▸ Brief
The required answer is a copy of each line in the entries below that includes "States".

▸ Provided records
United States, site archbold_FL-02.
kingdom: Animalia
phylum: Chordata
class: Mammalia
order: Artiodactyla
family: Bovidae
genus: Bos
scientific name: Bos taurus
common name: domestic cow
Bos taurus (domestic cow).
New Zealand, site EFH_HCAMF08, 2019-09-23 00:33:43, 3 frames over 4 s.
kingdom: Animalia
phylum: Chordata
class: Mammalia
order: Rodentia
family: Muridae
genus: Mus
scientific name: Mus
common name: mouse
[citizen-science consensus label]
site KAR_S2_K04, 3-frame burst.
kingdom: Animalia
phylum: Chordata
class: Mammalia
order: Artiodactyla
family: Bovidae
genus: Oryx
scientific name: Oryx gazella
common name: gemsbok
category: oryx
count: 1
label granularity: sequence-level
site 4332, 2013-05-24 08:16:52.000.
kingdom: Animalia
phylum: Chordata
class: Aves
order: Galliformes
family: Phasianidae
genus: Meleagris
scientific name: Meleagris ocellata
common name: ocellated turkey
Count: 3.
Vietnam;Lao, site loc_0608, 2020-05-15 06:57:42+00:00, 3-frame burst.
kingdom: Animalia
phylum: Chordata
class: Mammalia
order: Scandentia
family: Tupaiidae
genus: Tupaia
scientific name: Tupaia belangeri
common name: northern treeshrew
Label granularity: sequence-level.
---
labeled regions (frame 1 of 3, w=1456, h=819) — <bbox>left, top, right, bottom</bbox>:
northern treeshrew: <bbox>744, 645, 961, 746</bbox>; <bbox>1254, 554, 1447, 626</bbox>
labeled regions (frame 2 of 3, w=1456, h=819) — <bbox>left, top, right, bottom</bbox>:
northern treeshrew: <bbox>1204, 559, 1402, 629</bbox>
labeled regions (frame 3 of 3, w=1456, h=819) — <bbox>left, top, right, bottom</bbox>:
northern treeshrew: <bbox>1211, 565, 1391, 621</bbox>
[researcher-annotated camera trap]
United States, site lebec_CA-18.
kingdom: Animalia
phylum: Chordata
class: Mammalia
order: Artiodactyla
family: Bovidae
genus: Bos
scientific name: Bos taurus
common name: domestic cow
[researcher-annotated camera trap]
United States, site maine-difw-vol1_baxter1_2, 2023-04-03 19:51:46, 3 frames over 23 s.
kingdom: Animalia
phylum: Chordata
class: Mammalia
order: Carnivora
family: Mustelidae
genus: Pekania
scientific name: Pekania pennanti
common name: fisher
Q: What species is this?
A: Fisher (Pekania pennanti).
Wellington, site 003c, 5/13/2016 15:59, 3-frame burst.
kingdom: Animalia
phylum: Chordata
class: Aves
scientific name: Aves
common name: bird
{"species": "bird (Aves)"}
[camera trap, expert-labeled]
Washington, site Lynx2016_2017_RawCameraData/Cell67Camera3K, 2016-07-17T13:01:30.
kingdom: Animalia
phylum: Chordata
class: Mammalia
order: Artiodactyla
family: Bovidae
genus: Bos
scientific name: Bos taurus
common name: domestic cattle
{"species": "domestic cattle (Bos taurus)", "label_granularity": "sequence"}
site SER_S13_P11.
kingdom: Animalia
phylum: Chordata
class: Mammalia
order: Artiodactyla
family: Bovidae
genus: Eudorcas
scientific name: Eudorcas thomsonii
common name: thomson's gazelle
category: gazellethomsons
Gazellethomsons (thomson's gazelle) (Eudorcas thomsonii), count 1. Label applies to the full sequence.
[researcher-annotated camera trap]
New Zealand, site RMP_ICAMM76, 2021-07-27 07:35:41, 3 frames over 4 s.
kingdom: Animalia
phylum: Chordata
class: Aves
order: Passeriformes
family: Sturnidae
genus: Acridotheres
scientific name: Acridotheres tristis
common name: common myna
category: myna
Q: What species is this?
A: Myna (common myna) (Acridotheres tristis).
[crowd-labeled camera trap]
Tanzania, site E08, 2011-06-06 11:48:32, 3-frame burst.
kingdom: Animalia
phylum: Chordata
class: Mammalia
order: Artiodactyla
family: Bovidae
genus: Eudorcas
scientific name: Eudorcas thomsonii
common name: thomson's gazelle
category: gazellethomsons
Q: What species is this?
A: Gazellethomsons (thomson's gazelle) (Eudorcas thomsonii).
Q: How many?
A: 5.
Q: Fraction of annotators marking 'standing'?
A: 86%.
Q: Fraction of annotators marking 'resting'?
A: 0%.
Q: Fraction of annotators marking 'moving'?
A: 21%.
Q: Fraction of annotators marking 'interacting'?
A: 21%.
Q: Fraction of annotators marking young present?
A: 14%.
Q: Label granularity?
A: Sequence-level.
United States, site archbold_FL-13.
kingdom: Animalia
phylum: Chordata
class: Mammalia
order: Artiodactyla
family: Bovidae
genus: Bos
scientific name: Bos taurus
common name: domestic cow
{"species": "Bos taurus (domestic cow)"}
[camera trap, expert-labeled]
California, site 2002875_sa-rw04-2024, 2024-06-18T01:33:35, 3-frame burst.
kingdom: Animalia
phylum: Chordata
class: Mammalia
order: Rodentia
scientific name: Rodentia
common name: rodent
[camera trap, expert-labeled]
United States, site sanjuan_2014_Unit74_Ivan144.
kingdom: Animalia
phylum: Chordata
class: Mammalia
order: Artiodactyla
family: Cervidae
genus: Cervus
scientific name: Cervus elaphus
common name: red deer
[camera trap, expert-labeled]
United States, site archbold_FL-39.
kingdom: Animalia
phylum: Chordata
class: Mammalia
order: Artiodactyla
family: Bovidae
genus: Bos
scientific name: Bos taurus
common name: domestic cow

▸ Solution to this exercise
United States, site archbold_FL-02.
United States, site lebec_CA-18.
United States, site maine-difw-vol1_baxter1_2, 2023-04-03 19:51:46, 3 frames over 23 s.
United States, site archbold_FL-13.
United States, site sanjuan_2014_Unit74_Ivan144.
United States, site archbold_FL-39.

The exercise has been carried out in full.